Jump to content

Page:The Independent (1905-06-01).pdf/66

From Wikisource
This page has been proofread, but needs to be validated.
1230

THE INDEPENDENT

and all talk about “tacking” is meaningless. Imagine the air current to be a river running 10 miles per hour. If you go against the current, making 20 miles per hour, your net progress will be but 10 miles per hour. If your propeller makes you 20 miles per hour with the current, your net speed becomes 30 miles per hour. Well, it is just so in an airship. In a calm it makes its own speed, unaffected by wind current.

The navigator of the air, however, has one great pleasure unknown to the navigator of a river. He can seek to change one air current for another. The air is full of varying currents. Mounting, I have often sought and found either a calm or an advantageous breeze, even in a spherical balloon; and this is one of the ever-changing delights of the aerial realm.

Before going on my first airship experiment I really wondered if I should be seasick. I imagined that the sensation of mounting and descending obliquely (with my shifting weights) might prove queerish, and I looked forward to a deal of pitching—not rolling—another novelty in ballooning. For, remember always, the spherical balloon gives no sensation of movement at all.

Returning to the Bay of Monaco, “Flying Homeward Like an Eagle.” (Page 1228.)

In my first airship, however, the suspension was so long that it approximated that of a spherical balloon. For this reason there was very little pitching. And speaking generally, since that time, tho I have been told that on this or that trip I pitched considerably, I have never been seasick in the air.

- **LISTED RECORDS**:
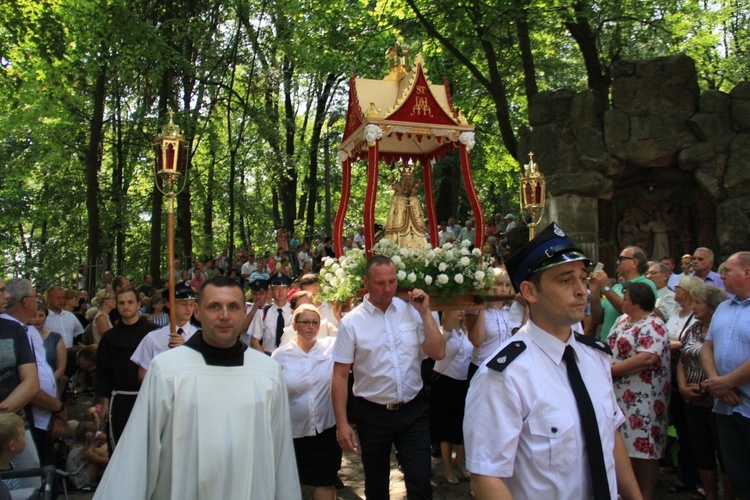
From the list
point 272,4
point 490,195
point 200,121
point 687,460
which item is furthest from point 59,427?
point 490,195

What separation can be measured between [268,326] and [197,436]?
4559 millimetres

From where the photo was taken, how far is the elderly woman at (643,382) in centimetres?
501

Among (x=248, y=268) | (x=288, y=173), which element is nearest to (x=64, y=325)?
(x=248, y=268)

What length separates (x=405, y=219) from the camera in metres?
8.80

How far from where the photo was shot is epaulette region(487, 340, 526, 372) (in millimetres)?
2391

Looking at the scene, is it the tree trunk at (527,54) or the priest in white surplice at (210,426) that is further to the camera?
the tree trunk at (527,54)

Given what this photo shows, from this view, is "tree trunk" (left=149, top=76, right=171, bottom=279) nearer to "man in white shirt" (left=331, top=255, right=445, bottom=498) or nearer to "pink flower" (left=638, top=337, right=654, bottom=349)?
"man in white shirt" (left=331, top=255, right=445, bottom=498)

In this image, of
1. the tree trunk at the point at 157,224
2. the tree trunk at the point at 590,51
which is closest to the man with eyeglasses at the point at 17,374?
the tree trunk at the point at 157,224

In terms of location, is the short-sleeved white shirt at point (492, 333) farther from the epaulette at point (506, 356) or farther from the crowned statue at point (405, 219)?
the epaulette at point (506, 356)

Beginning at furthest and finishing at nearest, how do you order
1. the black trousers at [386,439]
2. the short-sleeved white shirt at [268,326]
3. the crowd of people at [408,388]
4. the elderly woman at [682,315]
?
the short-sleeved white shirt at [268,326]
the elderly woman at [682,315]
the black trousers at [386,439]
the crowd of people at [408,388]

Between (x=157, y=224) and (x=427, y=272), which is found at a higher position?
(x=157, y=224)

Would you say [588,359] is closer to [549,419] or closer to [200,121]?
[549,419]

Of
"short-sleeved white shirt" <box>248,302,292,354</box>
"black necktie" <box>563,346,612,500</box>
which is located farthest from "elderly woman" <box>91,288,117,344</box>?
"black necktie" <box>563,346,612,500</box>

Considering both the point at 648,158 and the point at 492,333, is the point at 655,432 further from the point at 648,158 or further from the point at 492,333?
the point at 648,158
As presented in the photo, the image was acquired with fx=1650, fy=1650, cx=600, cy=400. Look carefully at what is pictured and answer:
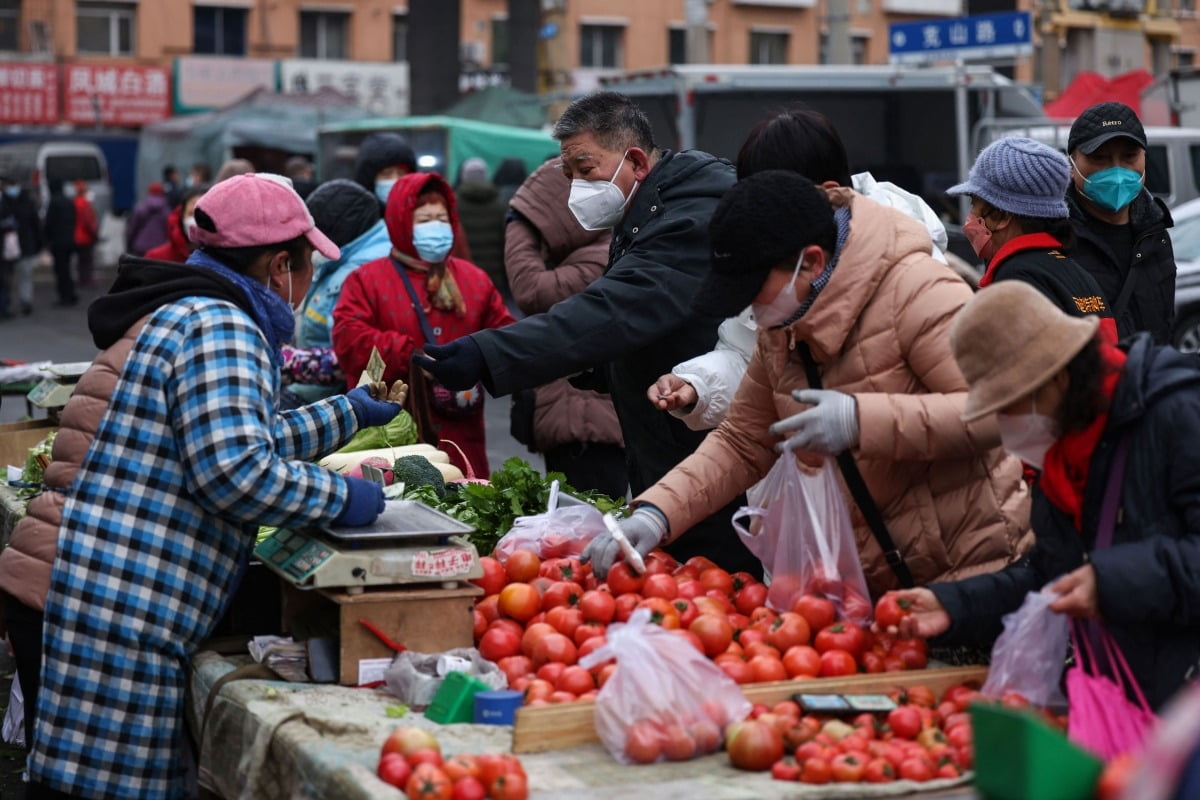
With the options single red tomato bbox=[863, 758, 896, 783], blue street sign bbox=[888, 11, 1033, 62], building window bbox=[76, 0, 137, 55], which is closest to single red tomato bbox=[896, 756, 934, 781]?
single red tomato bbox=[863, 758, 896, 783]

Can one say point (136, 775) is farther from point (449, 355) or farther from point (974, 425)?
point (974, 425)

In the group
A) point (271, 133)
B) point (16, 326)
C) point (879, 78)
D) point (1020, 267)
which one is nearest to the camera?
point (1020, 267)

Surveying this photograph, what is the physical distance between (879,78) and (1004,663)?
14.7 meters

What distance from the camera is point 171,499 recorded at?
12.1ft

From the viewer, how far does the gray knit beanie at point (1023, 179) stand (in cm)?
461

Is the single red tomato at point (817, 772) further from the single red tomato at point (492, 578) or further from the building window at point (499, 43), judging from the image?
the building window at point (499, 43)

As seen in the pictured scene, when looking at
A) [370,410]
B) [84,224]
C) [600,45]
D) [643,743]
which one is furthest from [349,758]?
[600,45]

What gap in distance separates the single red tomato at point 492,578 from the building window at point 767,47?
1535 inches

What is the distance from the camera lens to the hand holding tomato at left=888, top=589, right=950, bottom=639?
11.0 ft

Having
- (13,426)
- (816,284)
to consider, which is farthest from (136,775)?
(13,426)

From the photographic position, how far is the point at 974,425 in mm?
3414

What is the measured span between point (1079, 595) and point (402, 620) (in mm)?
1490

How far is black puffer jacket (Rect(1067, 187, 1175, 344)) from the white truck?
1090cm

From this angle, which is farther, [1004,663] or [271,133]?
[271,133]
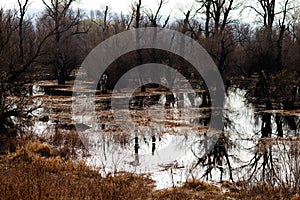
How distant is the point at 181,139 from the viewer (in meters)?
13.0

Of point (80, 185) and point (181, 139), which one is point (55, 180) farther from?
point (181, 139)

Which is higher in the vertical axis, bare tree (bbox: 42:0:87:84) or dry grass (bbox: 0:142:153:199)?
bare tree (bbox: 42:0:87:84)

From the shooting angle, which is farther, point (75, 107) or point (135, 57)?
point (135, 57)

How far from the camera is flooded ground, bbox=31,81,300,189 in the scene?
9352mm

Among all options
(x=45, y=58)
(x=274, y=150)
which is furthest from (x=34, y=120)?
(x=45, y=58)

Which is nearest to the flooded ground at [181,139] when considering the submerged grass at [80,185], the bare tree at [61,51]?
the submerged grass at [80,185]

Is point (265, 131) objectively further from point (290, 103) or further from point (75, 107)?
point (75, 107)

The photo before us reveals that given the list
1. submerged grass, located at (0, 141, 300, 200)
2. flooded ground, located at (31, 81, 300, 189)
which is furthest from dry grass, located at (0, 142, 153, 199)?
flooded ground, located at (31, 81, 300, 189)

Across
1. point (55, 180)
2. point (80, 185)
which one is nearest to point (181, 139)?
point (80, 185)

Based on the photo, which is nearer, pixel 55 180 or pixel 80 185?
pixel 55 180

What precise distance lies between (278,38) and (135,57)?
10699mm

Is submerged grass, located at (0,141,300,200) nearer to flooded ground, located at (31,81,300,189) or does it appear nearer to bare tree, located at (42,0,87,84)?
flooded ground, located at (31,81,300,189)

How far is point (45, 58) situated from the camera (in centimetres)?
3081

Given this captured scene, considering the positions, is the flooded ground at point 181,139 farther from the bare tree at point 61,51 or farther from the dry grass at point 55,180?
the bare tree at point 61,51
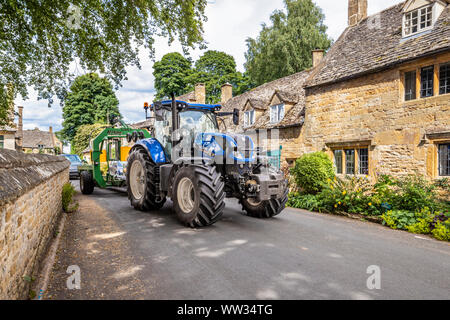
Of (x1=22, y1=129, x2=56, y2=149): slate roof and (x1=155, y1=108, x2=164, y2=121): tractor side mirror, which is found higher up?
(x1=22, y1=129, x2=56, y2=149): slate roof

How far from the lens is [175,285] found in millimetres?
3115

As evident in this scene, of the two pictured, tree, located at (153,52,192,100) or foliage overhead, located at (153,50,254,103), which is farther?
tree, located at (153,52,192,100)

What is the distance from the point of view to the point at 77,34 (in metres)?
6.66

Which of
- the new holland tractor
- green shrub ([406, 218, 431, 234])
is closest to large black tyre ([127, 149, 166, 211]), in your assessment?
the new holland tractor

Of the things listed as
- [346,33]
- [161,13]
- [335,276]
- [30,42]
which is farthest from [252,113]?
[335,276]

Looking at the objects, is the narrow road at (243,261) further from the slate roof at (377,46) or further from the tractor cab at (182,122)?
the slate roof at (377,46)

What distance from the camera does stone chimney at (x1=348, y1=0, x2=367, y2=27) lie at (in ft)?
46.0

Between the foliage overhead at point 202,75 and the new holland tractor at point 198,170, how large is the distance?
26.6 metres

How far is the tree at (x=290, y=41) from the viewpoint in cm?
2658

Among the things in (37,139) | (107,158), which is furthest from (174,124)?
(37,139)

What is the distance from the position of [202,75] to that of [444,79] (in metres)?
28.8

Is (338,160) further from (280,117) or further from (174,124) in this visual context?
(174,124)

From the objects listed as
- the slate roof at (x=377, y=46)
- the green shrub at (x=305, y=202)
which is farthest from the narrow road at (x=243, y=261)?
the slate roof at (x=377, y=46)

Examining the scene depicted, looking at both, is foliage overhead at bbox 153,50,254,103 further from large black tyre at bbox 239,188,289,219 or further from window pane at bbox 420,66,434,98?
large black tyre at bbox 239,188,289,219
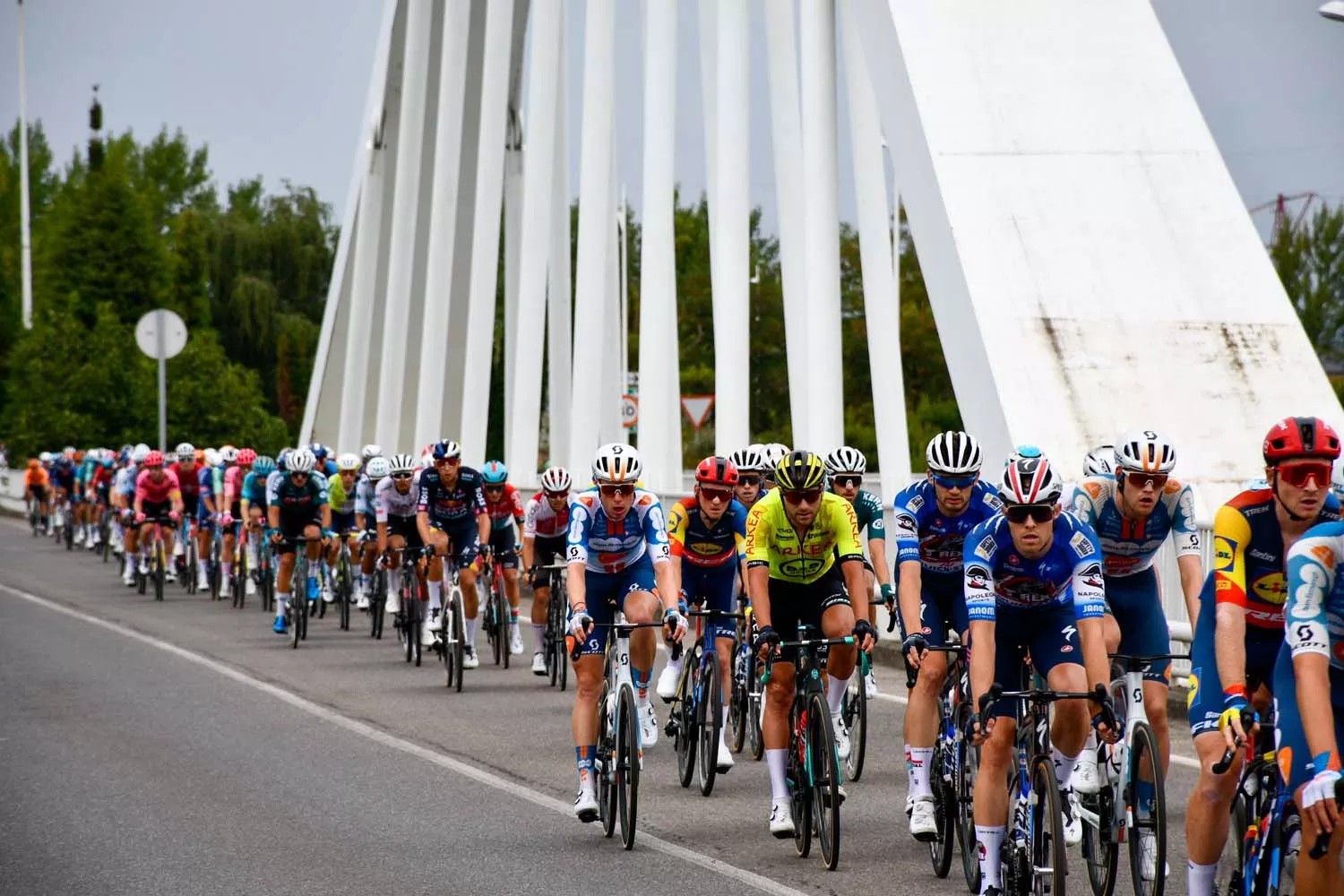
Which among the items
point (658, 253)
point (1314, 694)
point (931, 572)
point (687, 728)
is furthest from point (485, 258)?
point (1314, 694)

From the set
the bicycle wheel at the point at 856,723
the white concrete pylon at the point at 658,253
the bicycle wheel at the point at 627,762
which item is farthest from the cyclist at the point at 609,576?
the white concrete pylon at the point at 658,253

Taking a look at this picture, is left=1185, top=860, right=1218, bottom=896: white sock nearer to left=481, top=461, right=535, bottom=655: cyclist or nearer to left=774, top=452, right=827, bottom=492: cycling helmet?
left=774, top=452, right=827, bottom=492: cycling helmet

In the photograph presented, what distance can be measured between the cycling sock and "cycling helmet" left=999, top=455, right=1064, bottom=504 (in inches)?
43.7

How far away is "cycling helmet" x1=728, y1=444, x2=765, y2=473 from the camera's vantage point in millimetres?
10930

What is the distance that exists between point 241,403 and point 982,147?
39.5 meters

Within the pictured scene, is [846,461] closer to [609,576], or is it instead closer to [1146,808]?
[609,576]

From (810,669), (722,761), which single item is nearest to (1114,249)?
(722,761)

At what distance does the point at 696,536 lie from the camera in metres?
11.7

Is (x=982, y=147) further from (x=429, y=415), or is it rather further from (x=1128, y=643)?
(x=429, y=415)

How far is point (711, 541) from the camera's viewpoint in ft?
38.3

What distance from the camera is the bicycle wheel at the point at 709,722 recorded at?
9977mm

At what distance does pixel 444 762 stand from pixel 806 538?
9.80 feet

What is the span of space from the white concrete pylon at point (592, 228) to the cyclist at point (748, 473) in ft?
45.0

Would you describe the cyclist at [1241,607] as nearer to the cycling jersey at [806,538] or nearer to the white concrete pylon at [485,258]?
the cycling jersey at [806,538]
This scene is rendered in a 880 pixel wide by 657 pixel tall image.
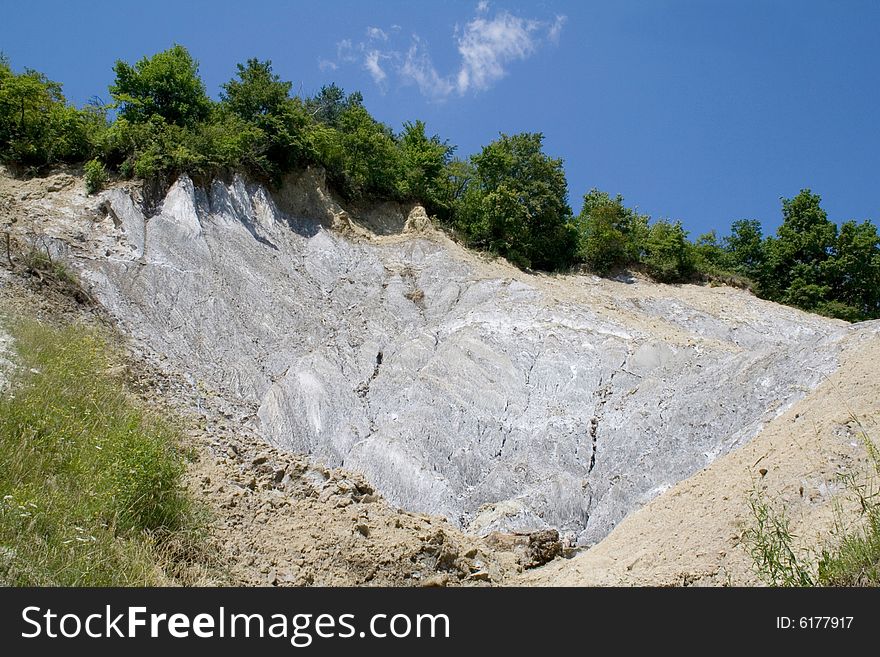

- **WORK INSTRUCTIONS**:
1/ Answer these about the airship passage:
(a) In the river comparison, what net speed does a craft making 20 miles per hour against a 10-mile current achieve?
(b) What did the writer wonder about before going on the first airship experiment?
(c) Why was there very little pitching in the first airship?
2/ Carry the airship passage forward from its last sentence.

- **RESPONSES TO THE TASKS**:
1/
(a) 10 miles per hour.
(b) Whether the writer would be seasick.
(c) The suspension was so long that it approximated that of a spherical balloon.

2/
You see in the airship there is no smell. All is pure and clean, and the pitching itself has none of those shocks and hesitations of the boat at sea. The movement is suave and flowing, owing to the immensely lesser resistance of the air. The pitches are less rapid than at sea; the dip is not brusquely arrested—so the mind can anticipate the curve to its very end and be prepared. There is no shock to give that “empty” feeling as the giant transatlantic construction rises out of the water, first its fore part, then its aft, with its propeller churning the air so viciously, to sink the next moment and churn the water.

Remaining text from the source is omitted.